Page 30 of The Golden Age


  There were more minutes of silence. Phaethon’s face grew sadder and more grim as he absorbed the enormity of the falsehood that had baffled him, the tremendous reaches of time, the happiness of his memory, the glory of the achievement he had lost.

  Eventually he said, “I asked you once if I were happier before, if restoring these memories would make me better.”

  Rhadamanthus said, “I implied that you would be less happy, but that you would be a better man.”

  Phaethon shook his head. Anger and grief still gnawed at him. He certainly did not feel like a better man.

  Then, in reaction to the gesture he had made long ago, one of the system mirrors aboard the Phoenix Exultant came to life. The mirror surface was dim and caked with droppings from undeconstructed nanomachines. Contact points in the mirror flickered toward the image of Phaethon, a thousand pinpoints of light.

  He felt a moment of surprised recognition. But of course! It was in his armor. The command circuits on the bridge of the ship were trying to open a thousand channels into the corresponding points in his golden armor.

  That was what all the complex circuitry in his armor had been for. Here was a ship larger than a space colony, as intricate as several metropoli, webbed with brain upon brain and circuit upon circuit. She was like a little miniature seed of the Golden Oecumene itself. The bridge (and the bridge crew) of the Phoenix Exultant was not actually in the bridge, it was in the armor; the armor of Phaethon, whose unthinkably complex hierarchy of controls were meant to govern the billions of energy flows, measurements, discharges, tensions, and subroutines that would make up the daily routine of the great ship.

  Phaethon, despite himself, smiled with pride. It was a wonderful piece of engineering.

  That smile faltered when a status board at the arm of the captain’s chair lit up to reveal the pain and damage to the ship. Other mirrors lit to show the nearby objects in space.
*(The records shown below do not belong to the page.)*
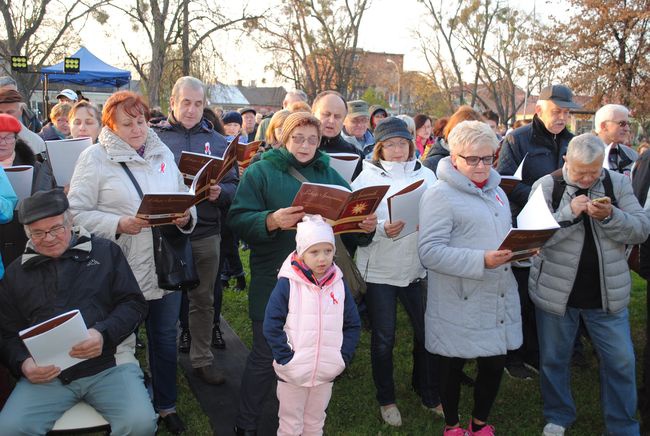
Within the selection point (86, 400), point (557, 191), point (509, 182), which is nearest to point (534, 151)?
point (509, 182)

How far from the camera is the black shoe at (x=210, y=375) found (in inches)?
181

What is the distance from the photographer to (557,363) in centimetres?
383

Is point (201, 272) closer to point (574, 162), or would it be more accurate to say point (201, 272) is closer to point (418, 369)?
point (418, 369)

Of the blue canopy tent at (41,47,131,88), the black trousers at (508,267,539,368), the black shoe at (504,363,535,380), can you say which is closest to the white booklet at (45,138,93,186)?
the black trousers at (508,267,539,368)

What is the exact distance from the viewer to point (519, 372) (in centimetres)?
500

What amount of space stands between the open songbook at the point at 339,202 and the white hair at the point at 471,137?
52 cm

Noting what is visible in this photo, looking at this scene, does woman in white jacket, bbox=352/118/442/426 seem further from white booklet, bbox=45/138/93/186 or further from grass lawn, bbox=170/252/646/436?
white booklet, bbox=45/138/93/186

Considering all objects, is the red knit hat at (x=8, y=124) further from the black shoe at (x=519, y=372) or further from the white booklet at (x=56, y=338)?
the black shoe at (x=519, y=372)

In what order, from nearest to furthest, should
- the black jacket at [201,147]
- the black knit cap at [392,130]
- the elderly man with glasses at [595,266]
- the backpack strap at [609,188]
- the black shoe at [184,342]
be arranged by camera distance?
the elderly man with glasses at [595,266], the backpack strap at [609,188], the black knit cap at [392,130], the black jacket at [201,147], the black shoe at [184,342]

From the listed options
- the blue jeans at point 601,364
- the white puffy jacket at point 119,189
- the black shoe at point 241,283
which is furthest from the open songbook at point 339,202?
the black shoe at point 241,283

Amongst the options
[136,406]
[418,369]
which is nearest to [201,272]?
[136,406]

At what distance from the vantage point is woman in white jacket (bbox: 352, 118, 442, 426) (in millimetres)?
3854

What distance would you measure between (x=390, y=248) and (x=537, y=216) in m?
1.05

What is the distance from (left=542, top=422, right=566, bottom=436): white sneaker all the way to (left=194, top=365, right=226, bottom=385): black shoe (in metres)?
2.52
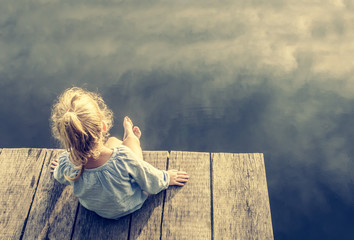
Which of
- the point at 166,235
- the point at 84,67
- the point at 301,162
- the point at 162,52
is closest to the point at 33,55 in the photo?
the point at 84,67

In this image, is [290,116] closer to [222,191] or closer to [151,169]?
[222,191]

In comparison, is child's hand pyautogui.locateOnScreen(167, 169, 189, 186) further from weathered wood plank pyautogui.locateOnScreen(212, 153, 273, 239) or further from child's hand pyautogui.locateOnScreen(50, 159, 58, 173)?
child's hand pyautogui.locateOnScreen(50, 159, 58, 173)

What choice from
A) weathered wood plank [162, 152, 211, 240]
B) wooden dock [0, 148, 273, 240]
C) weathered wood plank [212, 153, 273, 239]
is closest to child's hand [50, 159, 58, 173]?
wooden dock [0, 148, 273, 240]

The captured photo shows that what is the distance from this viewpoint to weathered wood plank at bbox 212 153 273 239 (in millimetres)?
1982

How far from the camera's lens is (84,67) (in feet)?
12.0

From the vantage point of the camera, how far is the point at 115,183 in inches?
70.5

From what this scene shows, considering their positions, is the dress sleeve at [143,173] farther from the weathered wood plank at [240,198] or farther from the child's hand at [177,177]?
the weathered wood plank at [240,198]

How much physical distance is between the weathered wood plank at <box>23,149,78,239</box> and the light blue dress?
0.21 metres

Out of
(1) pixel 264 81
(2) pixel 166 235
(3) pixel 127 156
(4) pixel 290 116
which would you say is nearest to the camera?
(3) pixel 127 156

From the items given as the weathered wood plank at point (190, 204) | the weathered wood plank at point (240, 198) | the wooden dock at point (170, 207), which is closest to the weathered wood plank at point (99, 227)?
the wooden dock at point (170, 207)

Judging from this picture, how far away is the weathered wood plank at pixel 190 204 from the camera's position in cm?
199

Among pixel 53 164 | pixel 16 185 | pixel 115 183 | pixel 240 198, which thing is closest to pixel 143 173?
pixel 115 183

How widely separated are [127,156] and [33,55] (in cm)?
260

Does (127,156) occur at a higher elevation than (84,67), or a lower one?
higher
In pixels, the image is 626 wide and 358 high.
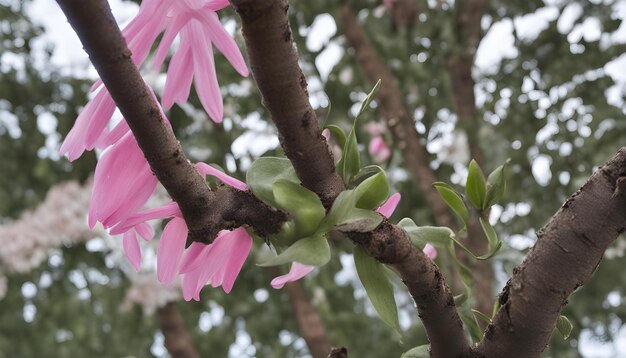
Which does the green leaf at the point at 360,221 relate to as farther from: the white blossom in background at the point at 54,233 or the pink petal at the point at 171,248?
the white blossom in background at the point at 54,233

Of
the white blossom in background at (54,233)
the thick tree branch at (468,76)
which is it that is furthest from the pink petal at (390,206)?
the white blossom in background at (54,233)

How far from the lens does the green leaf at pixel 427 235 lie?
0.33 metres

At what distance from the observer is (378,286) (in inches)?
12.3

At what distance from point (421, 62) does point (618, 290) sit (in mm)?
654

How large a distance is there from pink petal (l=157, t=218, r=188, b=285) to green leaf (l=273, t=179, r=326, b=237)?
0.05 m

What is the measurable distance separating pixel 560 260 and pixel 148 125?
0.15m

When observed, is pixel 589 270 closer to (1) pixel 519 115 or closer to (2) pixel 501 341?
(2) pixel 501 341

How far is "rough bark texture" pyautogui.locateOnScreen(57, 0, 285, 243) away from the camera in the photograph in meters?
0.22

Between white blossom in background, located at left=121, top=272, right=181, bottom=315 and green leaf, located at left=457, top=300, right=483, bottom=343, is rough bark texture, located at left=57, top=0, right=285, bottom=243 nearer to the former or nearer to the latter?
green leaf, located at left=457, top=300, right=483, bottom=343

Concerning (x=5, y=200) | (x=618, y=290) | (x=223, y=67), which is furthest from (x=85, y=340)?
(x=618, y=290)

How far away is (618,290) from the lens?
1.62 m

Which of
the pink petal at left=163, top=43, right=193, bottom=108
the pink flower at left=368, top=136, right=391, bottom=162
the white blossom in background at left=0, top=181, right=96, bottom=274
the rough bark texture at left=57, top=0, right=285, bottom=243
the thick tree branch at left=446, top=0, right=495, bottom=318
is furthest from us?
the white blossom in background at left=0, top=181, right=96, bottom=274

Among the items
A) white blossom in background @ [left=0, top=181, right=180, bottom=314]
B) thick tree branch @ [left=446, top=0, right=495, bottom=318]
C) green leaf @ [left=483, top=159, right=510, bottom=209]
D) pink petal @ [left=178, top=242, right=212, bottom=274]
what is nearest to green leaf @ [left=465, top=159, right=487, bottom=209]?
green leaf @ [left=483, top=159, right=510, bottom=209]

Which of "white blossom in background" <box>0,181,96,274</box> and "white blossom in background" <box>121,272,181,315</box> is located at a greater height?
"white blossom in background" <box>0,181,96,274</box>
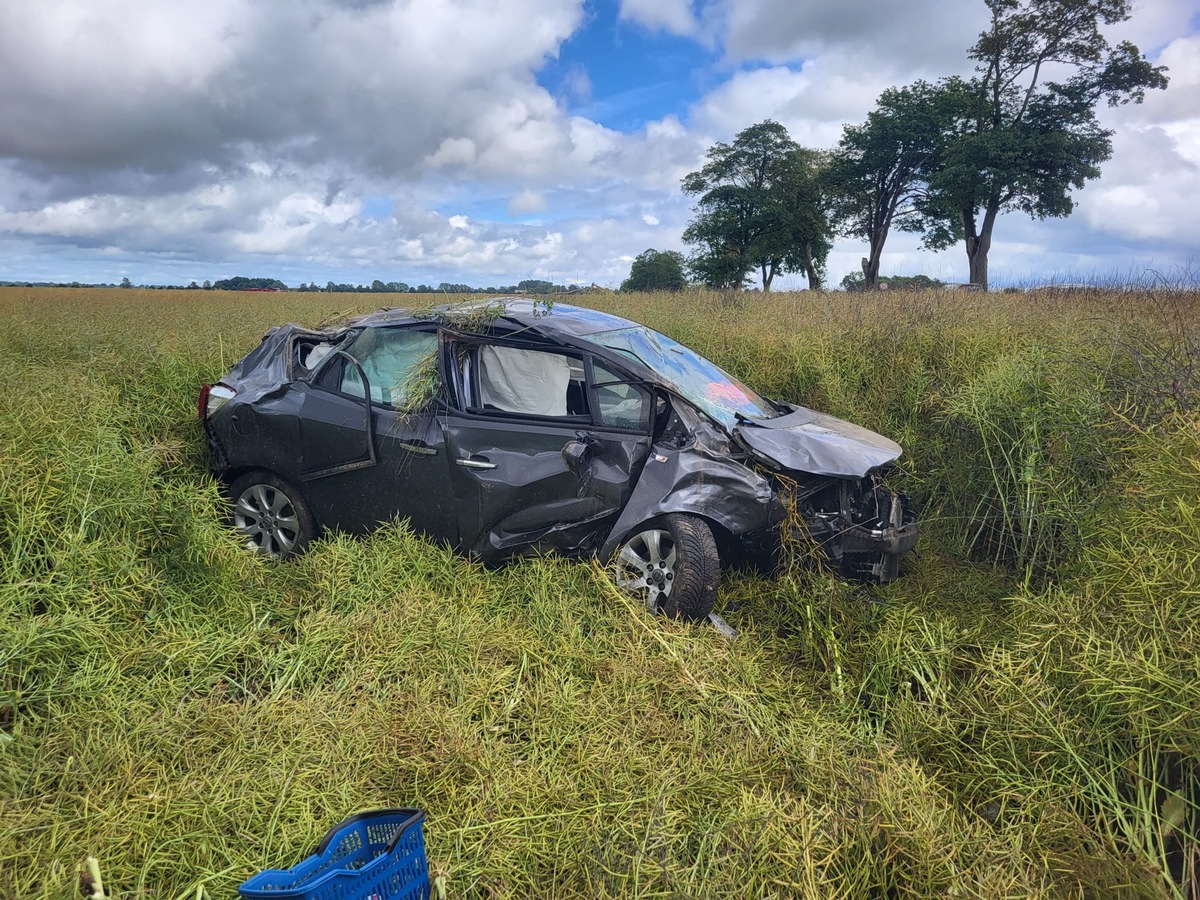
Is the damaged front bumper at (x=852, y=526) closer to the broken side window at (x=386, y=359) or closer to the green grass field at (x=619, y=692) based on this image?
the green grass field at (x=619, y=692)

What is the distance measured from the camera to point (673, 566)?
3.88 metres

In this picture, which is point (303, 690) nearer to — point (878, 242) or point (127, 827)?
point (127, 827)

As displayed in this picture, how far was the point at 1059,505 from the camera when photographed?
4.13 m

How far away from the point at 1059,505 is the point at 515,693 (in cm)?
333

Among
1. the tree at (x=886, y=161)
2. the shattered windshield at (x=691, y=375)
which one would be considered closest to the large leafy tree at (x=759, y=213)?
the tree at (x=886, y=161)

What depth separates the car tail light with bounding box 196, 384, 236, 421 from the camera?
4859 mm

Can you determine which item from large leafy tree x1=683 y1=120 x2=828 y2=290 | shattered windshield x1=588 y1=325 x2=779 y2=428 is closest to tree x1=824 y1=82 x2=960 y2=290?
large leafy tree x1=683 y1=120 x2=828 y2=290

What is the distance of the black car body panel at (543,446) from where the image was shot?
13.0ft

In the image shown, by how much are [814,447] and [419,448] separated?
238 centimetres

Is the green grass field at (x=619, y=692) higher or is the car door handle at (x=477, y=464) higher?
the car door handle at (x=477, y=464)

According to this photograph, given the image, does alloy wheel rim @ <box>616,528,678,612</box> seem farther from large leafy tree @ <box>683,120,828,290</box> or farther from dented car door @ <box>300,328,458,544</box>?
large leafy tree @ <box>683,120,828,290</box>

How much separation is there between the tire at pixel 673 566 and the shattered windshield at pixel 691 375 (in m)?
0.74

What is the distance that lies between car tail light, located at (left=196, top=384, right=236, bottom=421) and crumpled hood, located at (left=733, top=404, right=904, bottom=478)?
3.49 metres

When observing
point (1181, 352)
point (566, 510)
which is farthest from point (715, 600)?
point (1181, 352)
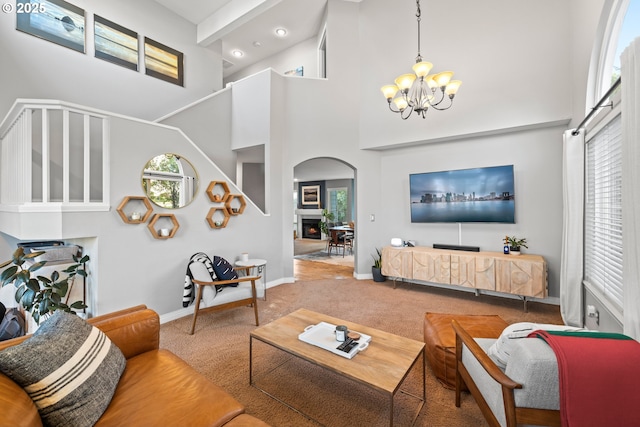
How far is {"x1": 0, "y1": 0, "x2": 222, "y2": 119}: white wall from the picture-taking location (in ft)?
11.7

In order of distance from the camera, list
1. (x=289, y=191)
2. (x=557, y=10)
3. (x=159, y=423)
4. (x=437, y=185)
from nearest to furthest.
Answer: (x=159, y=423) < (x=557, y=10) < (x=437, y=185) < (x=289, y=191)

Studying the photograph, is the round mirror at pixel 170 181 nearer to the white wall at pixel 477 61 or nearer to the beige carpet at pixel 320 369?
the beige carpet at pixel 320 369

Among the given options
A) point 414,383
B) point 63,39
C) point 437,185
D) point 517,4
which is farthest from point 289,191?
point 517,4

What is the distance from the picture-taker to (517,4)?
3.78 m

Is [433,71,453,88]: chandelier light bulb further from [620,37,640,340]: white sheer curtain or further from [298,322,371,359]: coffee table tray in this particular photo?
[298,322,371,359]: coffee table tray

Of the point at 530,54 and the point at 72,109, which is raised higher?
the point at 530,54

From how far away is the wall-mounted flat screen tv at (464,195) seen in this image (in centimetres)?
408

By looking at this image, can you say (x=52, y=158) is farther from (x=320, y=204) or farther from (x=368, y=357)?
(x=320, y=204)

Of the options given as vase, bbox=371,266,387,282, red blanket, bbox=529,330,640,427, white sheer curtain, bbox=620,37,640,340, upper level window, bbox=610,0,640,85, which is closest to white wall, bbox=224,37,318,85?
vase, bbox=371,266,387,282

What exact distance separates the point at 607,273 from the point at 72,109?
5201 mm

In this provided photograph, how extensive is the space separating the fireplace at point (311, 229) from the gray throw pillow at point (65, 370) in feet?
32.3

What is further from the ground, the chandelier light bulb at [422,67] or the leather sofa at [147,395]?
the chandelier light bulb at [422,67]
  The dismantling had not gone far; the slabs of super metal were still stored in warehouse tugs orbiting Mercury Equilateral, not far away, waiting transshipment. The ship intelligences were off-line or had never been installed. Near the ship, robot cranes and tugs from the Mercury Station hung, mites near a behemoth, motionless. The status board showed that the rest-mass was low: nearly half the antihydrogen fuel had been unloaded.

  The amount of fuel left, nonetheless, was still staggering. The living area of the ship, while as large as a space colony, occupied less than one-tenth of one percent of the ship’s mass. The Phoenix Exultant was a volume, over three hundred thousand cubic meters of internal space, packed nearly solid with the most lightweight and powerful fuel human science had yet devised. While it was true that the mass of the ship was titanic, it was also true that the fuel-mass-to-payload ratio was inconceivable. Every second of thrust could easily consume as much energy as large cities used in a year. But that was the energy needed to reach near-light-speed velocities.

  “You’ve been selling my fuel.” Phaethon hated the sound of pain and loss in his own voice.

  “It is no longer yours, young sir. The Phoenix Exultant is now in receivership, held by the Bankruptcy Court. But your Agreement at Lakshmi suspended the proceedings. You destroyed your memory of the ship in order to prevent further dismantling. Now that your memories are back, your creditors will take her, I’m afraid.”

  “You mean I don’t have a wife, or a father … or … or my ship? Nothing? I have nothing?”

  A pause.

  “I’m very sorry, sir.”

  There was a long moment of silence. Phaethon felt as if he could not breathe. It was as if the lid of a tomb had closed down not just over him but over the entire universe, over every place, no matter how far he fled, he ever could go. He imagined a suffocating darkness, as wide as the sky, as if every star had been snuffed, and the sun had turned into a singularity, absorbing all light into absolute nothingness.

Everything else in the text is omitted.